At least six of the 13 root servers were attacked, according to the report, but only two of them were noticeably affected: g-root, which is run by the U.S. Department of Defense and is located in Ohio, and l-root. Neither one was using Anycast.
The report notes that the engineers who run the root servers had made a specific decision to not use Anycast on every single server, so had left it off of g-root and l-root on purpose. "Common practice among Internet engineers across the globe is to make sure that the systems they use vary so that there is no single point of failure," the report states. "For example, many of the normal DNS servers that companies and even individuals run are built on top of Windows, but others are on Linux, some are on Mac OS X, some are on NetWare, Unix, OS/2 and so on... If everyone ran the same software on the same operating system, there is the risk that a specific security hole could take down the whole system. Running a wide variety hugely reduces that risk."
However, the report goes on to say that since Anycast proved itself so well, it will be moved onto all of the roots.
Sergey Bratus, a senior research associate with the Institute for Technology Studies at Dartmouth College, noted that the root engineers had needed to see how Anycast would hold up under a major attack.

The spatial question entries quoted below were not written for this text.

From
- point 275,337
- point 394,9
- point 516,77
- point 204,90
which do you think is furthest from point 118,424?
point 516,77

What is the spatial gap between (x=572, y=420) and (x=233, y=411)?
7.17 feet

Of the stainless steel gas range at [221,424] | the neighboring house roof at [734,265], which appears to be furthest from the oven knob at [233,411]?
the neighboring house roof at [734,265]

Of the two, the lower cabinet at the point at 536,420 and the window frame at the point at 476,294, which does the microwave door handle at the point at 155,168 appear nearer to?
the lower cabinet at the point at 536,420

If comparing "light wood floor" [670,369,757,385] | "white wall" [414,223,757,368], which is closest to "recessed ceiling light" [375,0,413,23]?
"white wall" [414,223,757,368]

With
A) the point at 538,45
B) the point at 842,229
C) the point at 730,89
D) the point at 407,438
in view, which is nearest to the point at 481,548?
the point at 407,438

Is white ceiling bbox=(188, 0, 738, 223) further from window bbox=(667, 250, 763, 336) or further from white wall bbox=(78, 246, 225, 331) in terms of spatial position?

Once the technology proved itself, they became confident enough to use it everywhere.
The report goes on to note that Anycast wasn't the only thing keeping the attack at bay and keeping Internet traffic flowing without pause. First off, engineers in charge of the roots around the globe maintained ifairly constant communication, sharing information about the attack and ways they were battling it. "It's the only way they can act," says Paller. "If they don't have data about what's happening elsewhere, how will they know how to act? They've got to communicate."
And the engineers also employed two different defenses.
First off, they tried to basically suck up the extra queries by adding extra bandwidth as the attack was coming in. That made room for the legitimate queries to make their way through the deluge of fraudulent queries. And while they did that, they also tried to find patterns in the malicious queries coming in an effort to filter them out, cutting the attack off at the knees.